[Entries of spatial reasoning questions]
● ● ● ● ●
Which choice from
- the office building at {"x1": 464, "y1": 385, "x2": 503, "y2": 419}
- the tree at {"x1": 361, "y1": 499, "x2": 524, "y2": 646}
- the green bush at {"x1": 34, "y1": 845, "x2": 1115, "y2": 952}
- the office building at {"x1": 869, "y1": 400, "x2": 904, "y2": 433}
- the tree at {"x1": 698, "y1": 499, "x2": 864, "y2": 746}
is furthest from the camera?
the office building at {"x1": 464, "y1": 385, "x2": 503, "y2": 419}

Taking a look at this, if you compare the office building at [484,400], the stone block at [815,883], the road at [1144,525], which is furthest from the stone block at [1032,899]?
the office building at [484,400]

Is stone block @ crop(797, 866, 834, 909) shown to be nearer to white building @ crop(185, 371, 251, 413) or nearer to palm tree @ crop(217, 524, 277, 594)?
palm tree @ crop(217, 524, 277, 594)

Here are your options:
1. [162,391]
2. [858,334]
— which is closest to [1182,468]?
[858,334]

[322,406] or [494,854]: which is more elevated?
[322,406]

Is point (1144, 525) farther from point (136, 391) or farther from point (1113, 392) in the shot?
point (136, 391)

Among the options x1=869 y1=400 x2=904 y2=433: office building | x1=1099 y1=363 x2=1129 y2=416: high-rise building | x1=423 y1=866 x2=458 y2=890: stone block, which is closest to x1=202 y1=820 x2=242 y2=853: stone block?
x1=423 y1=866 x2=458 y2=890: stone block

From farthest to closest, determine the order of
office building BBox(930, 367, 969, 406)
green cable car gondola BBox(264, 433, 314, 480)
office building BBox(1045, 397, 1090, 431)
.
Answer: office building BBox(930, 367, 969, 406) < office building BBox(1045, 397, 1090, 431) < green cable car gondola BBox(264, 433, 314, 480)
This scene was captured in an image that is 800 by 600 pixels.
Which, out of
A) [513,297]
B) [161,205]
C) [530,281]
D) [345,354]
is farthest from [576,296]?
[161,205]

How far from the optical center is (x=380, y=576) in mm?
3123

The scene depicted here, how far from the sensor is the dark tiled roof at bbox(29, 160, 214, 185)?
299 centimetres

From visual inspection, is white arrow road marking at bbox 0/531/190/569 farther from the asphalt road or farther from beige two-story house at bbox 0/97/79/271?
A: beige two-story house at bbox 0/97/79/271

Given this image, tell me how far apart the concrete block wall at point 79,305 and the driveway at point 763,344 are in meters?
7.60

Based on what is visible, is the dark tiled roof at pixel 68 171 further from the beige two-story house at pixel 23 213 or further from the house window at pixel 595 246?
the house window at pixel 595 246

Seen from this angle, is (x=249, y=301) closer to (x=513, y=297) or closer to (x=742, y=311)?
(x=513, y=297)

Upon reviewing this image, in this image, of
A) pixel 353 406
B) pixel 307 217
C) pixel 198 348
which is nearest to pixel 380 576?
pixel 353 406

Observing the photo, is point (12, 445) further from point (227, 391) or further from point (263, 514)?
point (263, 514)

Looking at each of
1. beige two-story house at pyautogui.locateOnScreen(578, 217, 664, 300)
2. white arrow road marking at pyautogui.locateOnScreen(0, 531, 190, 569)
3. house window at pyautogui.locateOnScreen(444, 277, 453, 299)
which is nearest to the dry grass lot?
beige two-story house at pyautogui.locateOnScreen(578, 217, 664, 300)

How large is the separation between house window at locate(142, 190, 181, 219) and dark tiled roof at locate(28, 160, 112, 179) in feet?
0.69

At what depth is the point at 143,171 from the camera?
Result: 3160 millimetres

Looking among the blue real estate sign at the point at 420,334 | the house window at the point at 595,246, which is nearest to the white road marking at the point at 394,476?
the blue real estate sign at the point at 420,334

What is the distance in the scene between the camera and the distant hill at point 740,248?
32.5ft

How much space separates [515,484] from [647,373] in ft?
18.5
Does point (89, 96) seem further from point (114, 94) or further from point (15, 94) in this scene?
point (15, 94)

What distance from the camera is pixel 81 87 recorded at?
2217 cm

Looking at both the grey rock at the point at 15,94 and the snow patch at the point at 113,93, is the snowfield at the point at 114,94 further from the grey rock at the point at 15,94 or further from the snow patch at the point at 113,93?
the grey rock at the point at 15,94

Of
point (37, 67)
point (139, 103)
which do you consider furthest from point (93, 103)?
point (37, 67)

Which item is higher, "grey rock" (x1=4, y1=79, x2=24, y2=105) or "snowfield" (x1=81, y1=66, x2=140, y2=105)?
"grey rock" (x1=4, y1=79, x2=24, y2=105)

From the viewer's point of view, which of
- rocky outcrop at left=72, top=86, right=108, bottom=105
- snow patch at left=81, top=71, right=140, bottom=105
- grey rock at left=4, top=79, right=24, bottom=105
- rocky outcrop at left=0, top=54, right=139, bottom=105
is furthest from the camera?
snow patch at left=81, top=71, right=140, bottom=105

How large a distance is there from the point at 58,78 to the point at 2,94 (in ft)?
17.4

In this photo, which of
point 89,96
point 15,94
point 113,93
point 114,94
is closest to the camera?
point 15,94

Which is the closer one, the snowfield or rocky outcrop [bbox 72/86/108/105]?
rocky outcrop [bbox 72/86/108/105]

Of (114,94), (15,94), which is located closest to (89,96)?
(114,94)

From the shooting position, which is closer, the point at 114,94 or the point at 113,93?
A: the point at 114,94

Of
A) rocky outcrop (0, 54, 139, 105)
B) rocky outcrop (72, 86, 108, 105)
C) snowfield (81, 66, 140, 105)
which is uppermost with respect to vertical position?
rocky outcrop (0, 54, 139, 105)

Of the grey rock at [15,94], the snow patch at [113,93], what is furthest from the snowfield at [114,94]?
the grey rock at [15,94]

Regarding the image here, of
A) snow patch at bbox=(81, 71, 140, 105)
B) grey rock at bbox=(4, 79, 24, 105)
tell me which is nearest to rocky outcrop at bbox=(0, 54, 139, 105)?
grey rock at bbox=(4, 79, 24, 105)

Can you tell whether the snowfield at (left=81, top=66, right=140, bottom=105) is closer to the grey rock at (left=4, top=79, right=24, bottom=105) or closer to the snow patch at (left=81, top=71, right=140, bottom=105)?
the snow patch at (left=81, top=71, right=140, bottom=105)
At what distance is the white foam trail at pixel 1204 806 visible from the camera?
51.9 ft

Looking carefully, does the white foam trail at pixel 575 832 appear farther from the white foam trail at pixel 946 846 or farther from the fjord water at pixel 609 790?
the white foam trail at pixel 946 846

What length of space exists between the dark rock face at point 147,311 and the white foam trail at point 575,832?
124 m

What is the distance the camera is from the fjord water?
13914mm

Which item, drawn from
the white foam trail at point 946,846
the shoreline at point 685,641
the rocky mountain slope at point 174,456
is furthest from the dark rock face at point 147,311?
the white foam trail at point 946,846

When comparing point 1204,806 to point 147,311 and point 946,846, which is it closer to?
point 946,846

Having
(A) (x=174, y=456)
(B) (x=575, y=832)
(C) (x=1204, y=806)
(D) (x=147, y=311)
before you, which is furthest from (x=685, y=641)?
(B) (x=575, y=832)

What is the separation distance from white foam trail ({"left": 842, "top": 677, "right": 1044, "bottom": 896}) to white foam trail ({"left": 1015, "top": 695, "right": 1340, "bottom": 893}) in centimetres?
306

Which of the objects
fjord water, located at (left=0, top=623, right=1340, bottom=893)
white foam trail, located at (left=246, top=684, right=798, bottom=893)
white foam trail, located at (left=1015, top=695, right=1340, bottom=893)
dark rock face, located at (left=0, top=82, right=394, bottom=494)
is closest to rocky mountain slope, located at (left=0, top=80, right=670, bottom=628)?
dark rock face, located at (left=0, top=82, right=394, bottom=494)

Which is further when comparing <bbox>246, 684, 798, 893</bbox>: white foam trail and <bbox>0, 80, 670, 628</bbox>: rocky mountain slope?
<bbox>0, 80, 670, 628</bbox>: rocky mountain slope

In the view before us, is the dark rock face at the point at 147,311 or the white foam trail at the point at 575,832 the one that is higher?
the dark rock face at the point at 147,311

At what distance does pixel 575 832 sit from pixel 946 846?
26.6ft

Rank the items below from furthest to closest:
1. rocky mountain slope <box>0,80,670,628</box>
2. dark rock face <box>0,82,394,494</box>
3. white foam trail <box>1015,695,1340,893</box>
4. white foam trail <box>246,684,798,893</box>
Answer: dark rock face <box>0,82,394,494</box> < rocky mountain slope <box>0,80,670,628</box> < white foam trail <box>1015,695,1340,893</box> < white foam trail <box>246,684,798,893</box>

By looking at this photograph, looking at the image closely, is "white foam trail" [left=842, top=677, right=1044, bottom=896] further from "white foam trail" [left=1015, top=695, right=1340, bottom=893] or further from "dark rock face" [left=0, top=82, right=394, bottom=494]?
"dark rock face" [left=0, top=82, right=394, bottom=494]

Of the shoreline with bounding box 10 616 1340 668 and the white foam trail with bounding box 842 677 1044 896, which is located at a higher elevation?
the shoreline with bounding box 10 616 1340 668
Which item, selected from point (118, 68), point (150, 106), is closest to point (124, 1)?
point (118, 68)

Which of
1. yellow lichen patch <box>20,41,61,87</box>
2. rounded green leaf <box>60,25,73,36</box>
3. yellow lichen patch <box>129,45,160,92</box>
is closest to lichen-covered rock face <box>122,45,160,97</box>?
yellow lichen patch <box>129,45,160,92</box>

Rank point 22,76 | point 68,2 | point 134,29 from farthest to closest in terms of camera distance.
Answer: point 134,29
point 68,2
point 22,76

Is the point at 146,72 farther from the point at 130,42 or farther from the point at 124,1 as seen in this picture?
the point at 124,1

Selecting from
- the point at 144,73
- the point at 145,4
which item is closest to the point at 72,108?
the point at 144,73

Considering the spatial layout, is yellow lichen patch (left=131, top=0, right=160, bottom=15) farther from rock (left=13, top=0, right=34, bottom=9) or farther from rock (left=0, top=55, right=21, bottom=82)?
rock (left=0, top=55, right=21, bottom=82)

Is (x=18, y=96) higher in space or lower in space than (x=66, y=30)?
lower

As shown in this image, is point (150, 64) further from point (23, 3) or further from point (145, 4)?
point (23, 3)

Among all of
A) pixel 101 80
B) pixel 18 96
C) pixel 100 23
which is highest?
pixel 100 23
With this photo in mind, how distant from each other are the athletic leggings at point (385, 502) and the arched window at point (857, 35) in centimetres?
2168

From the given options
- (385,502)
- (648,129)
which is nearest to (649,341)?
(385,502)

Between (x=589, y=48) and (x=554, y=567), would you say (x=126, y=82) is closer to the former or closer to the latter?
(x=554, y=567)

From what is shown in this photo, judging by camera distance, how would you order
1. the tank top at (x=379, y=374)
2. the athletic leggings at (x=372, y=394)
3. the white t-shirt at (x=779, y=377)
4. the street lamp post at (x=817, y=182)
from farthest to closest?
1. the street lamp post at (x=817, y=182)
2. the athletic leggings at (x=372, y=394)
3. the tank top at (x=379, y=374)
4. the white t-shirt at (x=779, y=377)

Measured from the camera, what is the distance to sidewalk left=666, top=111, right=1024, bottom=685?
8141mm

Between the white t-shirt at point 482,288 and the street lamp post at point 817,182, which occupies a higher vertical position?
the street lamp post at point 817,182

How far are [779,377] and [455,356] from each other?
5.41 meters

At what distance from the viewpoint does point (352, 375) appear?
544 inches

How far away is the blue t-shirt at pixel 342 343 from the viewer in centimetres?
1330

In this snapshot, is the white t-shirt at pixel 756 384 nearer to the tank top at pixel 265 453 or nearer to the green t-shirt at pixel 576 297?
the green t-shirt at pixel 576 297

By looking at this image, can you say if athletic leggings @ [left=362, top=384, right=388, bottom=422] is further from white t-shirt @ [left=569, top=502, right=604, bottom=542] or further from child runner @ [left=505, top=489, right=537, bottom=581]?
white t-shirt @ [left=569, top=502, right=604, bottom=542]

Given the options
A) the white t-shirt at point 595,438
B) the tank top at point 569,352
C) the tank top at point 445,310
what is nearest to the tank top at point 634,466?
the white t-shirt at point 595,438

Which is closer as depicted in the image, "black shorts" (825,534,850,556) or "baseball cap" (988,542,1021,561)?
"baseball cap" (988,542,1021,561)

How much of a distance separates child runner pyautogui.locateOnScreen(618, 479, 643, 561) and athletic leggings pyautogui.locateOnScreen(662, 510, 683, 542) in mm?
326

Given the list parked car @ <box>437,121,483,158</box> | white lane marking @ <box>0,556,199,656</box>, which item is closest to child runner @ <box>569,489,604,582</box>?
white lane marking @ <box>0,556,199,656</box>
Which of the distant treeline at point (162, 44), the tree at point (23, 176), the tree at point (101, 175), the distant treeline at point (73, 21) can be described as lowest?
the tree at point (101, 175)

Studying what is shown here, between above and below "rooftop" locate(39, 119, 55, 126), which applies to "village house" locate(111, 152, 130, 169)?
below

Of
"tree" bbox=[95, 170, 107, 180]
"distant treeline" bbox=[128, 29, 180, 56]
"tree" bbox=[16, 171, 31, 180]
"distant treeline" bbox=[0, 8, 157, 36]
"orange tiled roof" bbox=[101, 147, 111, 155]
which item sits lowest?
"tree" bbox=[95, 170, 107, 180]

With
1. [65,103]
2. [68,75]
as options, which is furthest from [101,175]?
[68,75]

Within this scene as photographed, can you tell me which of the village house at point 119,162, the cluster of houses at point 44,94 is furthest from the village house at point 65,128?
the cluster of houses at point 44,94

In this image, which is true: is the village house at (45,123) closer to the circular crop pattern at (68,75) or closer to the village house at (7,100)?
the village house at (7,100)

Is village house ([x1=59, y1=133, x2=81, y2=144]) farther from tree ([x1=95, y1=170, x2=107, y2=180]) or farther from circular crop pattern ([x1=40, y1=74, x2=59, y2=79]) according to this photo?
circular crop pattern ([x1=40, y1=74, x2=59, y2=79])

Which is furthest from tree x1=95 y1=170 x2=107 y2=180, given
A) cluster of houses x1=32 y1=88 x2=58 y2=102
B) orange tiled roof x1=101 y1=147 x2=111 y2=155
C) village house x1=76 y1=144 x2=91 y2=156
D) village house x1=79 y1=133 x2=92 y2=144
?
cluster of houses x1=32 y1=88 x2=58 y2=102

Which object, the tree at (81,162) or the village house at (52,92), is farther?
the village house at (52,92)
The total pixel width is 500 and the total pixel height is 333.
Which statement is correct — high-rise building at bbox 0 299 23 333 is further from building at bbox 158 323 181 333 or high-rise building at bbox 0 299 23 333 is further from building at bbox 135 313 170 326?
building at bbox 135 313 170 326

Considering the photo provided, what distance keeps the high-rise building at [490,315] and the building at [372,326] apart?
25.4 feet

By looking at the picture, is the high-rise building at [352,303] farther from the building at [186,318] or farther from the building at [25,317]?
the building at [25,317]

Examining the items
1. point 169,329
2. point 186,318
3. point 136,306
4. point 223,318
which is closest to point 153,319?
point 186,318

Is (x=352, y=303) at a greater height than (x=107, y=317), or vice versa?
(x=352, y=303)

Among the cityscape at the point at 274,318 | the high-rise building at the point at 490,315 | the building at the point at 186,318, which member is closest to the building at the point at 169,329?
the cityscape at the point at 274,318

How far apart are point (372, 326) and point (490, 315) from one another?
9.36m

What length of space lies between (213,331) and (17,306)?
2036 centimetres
● ● ● ● ●
**What the task requires**
Format the lines running from the start of the entries through the line containing "- the green", inclusive, as a numbered list, omitting any blank lines.

**Exercise result**
1. Which choice from
2. - the office building at {"x1": 464, "y1": 385, "x2": 503, "y2": 419}
3. - the tree at {"x1": 361, "y1": 499, "x2": 524, "y2": 646}
4. - the green bush at {"x1": 34, "y1": 845, "x2": 1115, "y2": 952}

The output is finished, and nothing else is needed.